§ **TESTO DELL'ESERCIZIO**:

────────────────

APERTA INDAGINE PER DISASTRO COLPOSO

Fuga di gas a Catania, sotto la palazzina una morta e una bimba grave

Katia Perrini

Una esplosione ha distrutto la notte scorsa intorno alle 2.30 una palazzina di via Francesco Crispi, a Catania. Una donna è morta. I feriti sono quattro, tra i quali una bambina di dieci mesi che è ricoverata in coma farmacologico all'Ospedale Garibaldi. Le sue condizioni sono gravi. La piccola si trova nel reparto di rianimazione pediatrica. Il bolettino medico parla di «frattura temporo-parietale sinistra con interessamento della rocca petrosa e con otorragia. A livello parenchimale encefalico inoltre sussistono due focolai contusivi emorragici non suscettibili di terapia chirurgica, ma solo di specifico controllo». Le lesioni contusive e le frattura «rimangono stabili», dicono i medici, e «a un primo controllo neurologico è stato evidenziato peraltro un movimento spontaneo dei quattro arti e presenza dei riflessi». Il papà della piccola avrebbe inveito e colpito degli oggetti nel pronto soccorso dell'ospedale, ferendosi a una mano, che gli è stata medicata sul posto. L'uomo, marocchino, ha avuto la bambina da un'italiana, e al momento dell'esplosione non era in casa. L'uomo è stato avvertito telefonicamente dell'accaduto e avrebbe riferito «non ci ho visto più dagli occhi per la rabbia e il dolore».   Il bilancio. Un'anziana morta e quattro feriti, di cui due gravi.  La vittima aveva 85 anni. I feriti più gravi sono la bambina marocchina di 10 mesi, e un uomo ustionato (probabile che si trovasse vicino alla bombola esplosa) ricoverato all'ospedale Civico di Palermo. Secondo la testimonianza di alcuni vicini, dalla sua abitazione, al primo piano, provenivano rumori tipici di lavori domestici e c'era odore di gas. Gli altri due feriti, non in condizioni gravi, sono ricoverati all'ospedale di Lentini, nel Siracusano. Sul posto sono intervenute diverse squadre di Vigili del Fuoco, oltre a Polizia, carabinieri e 118. Al momento, non ci sono dispersi ma i soccorritori sono ancora al lavoro per escludere eventuali altre persone coinvolte. La Procura di Catania ha aperto un'inchiesta per disastro colposo. Il procuratore Carmelo Zuccaro ha disposto il sequestro dell'immobile. Indaga la polizia.

────────────────

§ **ESTRATTI DEL MATERIALE**:
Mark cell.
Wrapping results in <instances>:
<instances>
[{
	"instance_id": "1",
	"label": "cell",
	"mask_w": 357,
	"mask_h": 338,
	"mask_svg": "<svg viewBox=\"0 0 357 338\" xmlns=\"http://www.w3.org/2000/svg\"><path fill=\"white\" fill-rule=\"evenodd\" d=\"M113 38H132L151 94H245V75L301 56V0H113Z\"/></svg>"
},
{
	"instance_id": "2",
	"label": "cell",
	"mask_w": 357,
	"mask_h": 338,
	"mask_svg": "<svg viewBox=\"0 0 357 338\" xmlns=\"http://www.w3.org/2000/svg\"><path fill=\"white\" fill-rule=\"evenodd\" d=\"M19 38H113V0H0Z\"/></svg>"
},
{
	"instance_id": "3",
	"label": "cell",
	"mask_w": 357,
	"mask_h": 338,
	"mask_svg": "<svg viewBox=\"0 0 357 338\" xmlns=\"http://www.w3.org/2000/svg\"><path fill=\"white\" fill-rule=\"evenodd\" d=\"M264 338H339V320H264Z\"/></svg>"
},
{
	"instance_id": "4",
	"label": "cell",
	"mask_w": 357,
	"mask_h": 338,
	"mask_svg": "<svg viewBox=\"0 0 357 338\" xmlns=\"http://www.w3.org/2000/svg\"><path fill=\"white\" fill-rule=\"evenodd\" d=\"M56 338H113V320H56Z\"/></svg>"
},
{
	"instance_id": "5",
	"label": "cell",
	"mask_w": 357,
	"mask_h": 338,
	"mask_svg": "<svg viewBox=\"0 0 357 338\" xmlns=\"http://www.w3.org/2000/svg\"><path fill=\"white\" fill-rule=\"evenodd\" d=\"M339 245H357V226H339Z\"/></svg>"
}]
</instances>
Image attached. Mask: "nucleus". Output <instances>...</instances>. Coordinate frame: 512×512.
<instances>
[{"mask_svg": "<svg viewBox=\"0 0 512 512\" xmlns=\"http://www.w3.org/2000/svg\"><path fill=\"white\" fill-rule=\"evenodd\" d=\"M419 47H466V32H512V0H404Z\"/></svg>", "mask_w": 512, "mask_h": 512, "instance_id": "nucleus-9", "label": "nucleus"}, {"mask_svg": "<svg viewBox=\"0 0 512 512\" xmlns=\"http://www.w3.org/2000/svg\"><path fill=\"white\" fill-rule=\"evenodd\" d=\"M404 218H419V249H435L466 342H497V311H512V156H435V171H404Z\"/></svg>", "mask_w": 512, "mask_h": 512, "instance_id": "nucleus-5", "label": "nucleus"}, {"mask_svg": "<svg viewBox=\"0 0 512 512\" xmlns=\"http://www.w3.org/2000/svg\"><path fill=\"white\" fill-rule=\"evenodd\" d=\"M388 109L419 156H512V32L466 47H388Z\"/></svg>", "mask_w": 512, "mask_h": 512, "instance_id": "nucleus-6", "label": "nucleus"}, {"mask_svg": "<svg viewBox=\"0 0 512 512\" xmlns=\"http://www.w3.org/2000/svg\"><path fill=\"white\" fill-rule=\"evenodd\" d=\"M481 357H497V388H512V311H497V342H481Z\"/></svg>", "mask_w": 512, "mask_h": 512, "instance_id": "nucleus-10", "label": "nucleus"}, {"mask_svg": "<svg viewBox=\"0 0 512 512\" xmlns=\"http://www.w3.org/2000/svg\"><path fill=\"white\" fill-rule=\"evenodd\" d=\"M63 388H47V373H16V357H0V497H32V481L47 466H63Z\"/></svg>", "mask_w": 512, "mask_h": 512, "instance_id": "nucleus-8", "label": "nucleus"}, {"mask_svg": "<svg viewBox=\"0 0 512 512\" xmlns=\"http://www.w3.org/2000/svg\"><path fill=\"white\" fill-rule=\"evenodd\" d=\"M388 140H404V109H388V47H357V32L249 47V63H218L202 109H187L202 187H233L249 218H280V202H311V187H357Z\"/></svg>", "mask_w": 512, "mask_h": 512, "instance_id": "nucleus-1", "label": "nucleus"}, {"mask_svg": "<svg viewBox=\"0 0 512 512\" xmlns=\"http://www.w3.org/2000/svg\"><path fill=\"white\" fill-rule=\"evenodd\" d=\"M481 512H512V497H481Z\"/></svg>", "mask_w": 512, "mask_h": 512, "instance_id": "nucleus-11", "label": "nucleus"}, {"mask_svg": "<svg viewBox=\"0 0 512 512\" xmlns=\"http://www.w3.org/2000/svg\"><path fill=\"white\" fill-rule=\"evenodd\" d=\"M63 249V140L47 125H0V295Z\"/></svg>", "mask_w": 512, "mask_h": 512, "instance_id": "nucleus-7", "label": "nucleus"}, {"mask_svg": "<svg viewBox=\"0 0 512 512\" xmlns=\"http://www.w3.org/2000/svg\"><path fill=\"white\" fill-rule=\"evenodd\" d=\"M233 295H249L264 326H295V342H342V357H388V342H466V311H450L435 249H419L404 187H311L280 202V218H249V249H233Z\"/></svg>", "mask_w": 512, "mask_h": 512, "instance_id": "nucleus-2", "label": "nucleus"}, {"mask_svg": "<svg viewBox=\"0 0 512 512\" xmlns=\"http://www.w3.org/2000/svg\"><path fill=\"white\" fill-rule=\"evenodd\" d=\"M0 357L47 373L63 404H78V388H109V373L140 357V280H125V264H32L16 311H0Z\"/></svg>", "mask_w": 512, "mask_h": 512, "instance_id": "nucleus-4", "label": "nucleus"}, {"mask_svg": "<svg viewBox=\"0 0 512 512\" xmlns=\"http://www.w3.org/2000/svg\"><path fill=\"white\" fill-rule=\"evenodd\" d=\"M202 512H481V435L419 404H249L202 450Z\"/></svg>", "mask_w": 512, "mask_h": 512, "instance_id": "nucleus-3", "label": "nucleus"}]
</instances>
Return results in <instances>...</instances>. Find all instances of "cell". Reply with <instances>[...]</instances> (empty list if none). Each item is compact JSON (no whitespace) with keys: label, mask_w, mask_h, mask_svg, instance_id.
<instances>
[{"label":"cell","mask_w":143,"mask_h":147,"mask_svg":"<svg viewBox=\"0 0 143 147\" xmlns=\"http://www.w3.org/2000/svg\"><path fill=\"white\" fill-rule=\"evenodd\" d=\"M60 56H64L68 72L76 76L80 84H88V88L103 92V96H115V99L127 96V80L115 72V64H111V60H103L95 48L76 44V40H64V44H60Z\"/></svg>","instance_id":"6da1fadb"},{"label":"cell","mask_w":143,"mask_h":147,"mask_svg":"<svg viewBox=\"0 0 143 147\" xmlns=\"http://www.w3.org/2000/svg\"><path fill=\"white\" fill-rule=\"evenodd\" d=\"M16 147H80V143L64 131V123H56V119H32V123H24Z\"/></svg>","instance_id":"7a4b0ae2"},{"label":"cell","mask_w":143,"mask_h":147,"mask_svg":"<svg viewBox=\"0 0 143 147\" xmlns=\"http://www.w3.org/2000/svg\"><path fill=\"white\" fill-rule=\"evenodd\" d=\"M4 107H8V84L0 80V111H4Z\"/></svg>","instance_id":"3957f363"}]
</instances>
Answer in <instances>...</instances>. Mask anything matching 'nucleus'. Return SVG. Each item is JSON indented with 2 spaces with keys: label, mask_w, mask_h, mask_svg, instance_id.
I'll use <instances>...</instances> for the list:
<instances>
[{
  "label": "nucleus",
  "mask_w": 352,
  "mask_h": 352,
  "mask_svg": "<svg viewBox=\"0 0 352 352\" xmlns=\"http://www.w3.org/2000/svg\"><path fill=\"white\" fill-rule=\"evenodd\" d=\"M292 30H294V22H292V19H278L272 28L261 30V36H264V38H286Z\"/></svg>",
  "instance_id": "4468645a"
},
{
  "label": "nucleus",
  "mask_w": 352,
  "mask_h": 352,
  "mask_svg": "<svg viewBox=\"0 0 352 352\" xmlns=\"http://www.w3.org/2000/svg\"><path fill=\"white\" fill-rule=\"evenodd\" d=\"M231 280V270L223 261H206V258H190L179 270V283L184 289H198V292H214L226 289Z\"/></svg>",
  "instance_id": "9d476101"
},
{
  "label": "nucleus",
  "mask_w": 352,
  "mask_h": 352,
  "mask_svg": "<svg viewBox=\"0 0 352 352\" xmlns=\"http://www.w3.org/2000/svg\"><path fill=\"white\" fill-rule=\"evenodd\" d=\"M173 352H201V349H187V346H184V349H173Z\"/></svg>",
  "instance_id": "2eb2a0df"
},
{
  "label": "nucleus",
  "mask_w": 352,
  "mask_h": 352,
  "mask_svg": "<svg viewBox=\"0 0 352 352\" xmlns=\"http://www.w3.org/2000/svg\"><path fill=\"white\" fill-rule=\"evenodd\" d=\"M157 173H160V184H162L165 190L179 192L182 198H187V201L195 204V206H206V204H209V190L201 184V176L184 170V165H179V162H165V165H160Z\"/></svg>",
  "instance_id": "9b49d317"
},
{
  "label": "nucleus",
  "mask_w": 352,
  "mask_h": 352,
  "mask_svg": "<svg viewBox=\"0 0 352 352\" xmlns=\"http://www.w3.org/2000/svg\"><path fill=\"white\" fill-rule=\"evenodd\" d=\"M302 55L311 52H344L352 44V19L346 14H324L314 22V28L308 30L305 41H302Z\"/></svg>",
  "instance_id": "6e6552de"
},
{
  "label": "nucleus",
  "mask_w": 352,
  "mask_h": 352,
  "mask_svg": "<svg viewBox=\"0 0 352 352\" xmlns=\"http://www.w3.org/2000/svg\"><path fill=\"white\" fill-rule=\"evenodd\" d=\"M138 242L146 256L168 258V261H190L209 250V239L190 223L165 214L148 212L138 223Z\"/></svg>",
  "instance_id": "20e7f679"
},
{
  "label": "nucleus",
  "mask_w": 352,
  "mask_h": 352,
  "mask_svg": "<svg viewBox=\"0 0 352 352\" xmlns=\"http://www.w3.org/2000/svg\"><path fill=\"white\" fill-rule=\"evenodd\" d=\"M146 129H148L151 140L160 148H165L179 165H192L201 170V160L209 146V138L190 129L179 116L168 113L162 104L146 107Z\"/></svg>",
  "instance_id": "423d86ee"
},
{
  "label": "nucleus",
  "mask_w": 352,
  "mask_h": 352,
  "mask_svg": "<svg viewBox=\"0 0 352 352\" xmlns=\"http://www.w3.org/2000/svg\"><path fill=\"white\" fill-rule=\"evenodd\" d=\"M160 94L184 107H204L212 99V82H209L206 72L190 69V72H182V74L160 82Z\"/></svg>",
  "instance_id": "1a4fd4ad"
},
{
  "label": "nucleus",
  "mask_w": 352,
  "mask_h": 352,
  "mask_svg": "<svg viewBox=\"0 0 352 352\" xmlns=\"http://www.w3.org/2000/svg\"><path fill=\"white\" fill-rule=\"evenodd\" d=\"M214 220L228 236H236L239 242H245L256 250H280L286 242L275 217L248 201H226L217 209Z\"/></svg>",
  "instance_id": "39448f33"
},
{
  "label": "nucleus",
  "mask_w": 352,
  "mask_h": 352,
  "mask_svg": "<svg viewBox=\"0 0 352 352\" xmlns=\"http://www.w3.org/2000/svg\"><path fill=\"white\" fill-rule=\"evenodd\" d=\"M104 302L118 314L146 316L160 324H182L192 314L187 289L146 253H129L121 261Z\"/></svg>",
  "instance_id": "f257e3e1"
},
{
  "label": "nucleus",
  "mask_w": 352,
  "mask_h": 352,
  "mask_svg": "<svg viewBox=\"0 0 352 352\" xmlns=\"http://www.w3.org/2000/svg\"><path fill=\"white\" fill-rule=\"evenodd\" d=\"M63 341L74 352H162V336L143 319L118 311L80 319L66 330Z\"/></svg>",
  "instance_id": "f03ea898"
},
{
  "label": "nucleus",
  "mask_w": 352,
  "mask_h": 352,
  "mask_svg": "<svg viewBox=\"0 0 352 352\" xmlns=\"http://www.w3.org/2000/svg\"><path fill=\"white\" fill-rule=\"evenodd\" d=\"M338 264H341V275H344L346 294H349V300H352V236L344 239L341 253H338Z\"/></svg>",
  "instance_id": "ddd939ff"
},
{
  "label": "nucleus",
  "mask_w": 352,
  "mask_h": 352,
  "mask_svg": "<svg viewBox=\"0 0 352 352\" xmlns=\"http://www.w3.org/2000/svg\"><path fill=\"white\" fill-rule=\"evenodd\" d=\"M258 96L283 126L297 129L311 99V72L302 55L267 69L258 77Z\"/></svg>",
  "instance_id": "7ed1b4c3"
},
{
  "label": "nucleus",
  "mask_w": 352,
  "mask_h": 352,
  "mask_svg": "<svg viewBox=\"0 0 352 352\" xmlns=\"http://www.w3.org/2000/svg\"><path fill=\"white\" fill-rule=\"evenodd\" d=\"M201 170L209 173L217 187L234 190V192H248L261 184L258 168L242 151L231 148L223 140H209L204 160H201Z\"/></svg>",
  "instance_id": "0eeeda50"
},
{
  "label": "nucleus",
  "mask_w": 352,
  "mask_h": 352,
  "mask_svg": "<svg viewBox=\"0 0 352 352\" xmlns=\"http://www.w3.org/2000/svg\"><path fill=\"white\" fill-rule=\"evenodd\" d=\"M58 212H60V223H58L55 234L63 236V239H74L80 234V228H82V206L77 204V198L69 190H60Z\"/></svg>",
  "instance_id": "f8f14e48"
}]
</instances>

────────────────

§ **ESERCIZIO**:
Per ciascuna affermazione, indica con un sì o un no se concorda con il testo sull'esplosione di Catania e riporta tra virgolette le parole del testo che lo stabiliscono. (a) La bambina ferita ha dieci mesi. (b) Il padre della bambina si trovava in casa al momento dell'esplosione. (c) La Procura di Catania ha aperto un'inchiesta per omicidio. Il materiale è separato e indipendente dal testo.

§ **RISPOSTA**:
(a) Sì: «una bambina di dieci mesi».
(b) No: «al momento dell'esplosione non era in casa».
(c) No: «La Procura di Catania ha aperto un'inchiesta per disastro colposo».